SUPPLIED PASSAGE:
|---|
LIZZIE BORDEN is a writer, director, editor, and script consultant.
Her film Born in Flames, named one of "The 50 Most Important
Independent Films" by Filmmaker magazine, has been shown at
countless festivals and theaters domestically and internationally.
It has been taught and written about extensively since its 1983
premiere at the Berlin Film Festival. In 2016 when it was restored
by Anthology Film Archives, New Yorker critic Richard Brody called
Born in Flames "a feminist masterpiece."
Borden also wrote, directed, and produced the controversial
independent fiction film Working Girls, which premiered at the
Cannes Film Festival in the Directors' Fortnight, won a US Dramatic
Special Jury Recognition at the Sundance Film Festival, and was
restored by the Criterion Collection in 2021.
|---|
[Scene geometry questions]
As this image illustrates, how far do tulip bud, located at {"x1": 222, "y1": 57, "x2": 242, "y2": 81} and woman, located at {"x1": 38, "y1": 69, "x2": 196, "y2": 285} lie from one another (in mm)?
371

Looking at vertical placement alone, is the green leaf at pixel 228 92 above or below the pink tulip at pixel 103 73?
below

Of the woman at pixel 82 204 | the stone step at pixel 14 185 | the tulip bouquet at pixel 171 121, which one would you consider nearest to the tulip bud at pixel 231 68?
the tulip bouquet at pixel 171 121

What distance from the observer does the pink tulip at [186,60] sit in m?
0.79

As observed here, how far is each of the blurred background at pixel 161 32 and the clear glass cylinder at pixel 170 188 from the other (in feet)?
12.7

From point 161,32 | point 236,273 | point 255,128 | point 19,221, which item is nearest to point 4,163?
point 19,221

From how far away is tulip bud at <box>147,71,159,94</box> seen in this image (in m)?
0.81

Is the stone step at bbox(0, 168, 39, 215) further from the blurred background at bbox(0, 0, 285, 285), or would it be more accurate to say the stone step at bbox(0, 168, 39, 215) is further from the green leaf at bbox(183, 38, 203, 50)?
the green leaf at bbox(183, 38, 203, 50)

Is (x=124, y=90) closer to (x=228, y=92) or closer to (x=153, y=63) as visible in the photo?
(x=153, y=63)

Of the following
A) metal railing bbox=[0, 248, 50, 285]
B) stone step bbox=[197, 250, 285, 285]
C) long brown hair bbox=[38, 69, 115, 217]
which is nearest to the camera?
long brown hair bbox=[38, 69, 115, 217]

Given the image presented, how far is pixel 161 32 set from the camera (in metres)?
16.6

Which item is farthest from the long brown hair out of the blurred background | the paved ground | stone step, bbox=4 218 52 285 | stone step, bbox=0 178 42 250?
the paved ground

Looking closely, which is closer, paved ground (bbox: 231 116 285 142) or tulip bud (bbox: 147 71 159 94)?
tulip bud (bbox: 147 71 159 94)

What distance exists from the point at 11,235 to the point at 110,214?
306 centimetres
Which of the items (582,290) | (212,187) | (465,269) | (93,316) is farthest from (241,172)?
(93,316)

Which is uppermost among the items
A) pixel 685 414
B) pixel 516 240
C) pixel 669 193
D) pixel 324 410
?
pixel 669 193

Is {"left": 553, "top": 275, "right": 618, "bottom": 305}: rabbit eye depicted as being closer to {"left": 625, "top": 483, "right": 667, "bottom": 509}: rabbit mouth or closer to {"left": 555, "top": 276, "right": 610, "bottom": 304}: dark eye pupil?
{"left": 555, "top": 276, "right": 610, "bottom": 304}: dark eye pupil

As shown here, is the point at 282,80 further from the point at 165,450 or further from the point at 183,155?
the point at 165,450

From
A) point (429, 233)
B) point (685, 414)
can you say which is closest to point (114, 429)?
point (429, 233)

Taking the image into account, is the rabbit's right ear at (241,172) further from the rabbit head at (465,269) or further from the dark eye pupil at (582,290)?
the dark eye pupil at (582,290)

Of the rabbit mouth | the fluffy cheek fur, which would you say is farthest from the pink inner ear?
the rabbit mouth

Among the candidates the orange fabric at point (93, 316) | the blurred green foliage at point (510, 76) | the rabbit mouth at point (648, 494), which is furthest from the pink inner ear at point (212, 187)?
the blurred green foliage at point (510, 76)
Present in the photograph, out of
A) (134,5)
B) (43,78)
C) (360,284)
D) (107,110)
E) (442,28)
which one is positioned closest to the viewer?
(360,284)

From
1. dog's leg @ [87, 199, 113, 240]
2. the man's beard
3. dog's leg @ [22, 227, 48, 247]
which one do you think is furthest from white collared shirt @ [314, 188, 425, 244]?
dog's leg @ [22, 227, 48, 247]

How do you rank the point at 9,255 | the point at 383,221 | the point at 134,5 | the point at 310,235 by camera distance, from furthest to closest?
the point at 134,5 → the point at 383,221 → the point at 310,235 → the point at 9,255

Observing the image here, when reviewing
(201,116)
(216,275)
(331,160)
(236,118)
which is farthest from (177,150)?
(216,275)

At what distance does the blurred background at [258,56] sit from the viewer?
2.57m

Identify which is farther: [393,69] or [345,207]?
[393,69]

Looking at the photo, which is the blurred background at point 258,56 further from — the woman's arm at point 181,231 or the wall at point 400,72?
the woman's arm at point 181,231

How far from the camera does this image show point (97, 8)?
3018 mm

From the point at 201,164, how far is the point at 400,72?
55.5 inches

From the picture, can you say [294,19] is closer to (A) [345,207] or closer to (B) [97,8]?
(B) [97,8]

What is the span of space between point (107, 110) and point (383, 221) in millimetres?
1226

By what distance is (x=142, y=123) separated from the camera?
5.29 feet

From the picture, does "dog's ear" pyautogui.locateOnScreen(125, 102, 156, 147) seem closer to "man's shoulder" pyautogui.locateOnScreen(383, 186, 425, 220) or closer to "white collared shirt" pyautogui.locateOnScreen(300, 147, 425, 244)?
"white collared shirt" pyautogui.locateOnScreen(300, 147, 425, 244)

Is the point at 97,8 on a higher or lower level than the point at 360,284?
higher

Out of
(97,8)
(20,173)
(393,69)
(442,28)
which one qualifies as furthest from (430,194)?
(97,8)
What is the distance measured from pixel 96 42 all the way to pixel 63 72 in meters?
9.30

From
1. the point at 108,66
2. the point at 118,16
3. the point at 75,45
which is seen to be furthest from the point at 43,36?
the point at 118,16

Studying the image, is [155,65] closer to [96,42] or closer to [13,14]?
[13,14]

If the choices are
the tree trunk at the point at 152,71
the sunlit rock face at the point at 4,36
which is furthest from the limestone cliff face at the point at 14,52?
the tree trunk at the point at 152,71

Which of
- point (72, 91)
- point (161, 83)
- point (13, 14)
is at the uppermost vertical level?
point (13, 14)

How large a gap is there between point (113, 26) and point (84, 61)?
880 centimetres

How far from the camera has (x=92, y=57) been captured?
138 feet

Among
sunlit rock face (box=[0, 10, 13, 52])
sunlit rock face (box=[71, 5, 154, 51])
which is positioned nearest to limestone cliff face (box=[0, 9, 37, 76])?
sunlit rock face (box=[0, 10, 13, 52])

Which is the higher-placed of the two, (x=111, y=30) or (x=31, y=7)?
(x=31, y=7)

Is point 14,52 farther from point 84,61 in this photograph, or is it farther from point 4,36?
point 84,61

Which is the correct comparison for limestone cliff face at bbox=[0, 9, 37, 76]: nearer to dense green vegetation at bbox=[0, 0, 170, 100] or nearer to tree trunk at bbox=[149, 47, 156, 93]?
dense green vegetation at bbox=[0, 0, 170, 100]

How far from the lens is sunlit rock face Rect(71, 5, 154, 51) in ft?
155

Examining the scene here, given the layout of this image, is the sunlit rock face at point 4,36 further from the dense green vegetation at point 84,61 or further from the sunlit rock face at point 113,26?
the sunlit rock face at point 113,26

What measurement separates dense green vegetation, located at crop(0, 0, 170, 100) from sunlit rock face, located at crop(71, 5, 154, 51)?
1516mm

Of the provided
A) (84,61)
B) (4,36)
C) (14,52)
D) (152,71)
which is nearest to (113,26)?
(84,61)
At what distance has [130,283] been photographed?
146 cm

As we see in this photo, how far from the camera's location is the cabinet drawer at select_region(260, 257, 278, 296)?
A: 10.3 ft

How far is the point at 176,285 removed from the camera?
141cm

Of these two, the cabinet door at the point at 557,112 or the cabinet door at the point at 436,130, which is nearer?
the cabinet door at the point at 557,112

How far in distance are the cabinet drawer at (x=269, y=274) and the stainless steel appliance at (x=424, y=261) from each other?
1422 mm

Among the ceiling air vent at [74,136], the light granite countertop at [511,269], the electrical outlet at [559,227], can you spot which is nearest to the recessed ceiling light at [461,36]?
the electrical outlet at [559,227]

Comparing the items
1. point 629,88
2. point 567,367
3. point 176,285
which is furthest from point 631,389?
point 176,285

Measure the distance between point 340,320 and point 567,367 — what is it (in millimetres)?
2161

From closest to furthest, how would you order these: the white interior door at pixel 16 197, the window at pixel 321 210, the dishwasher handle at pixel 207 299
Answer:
|---|
WHAT IS NEEDED: Check each statement against the passage about Lizzie Borden and say yes or no, quoting the words that decide it. 1. Born in Flames premiered at the Berlin Film Festival in 1983. 2. Anthology Film Archives restored Working Girls. 3. Working Girls received a prize at the Sundance Film Festival. Work only from the passage about Lizzie Borden.

COMPLETE RESPONSE:
1. Yes: "since its 1983 premiere at the Berlin Film Festival"
2. No: "restored by the Criterion Collection in 2021"
3. Yes: "won a US Dramatic Special Jury Recognition at the Sundance Film Festival"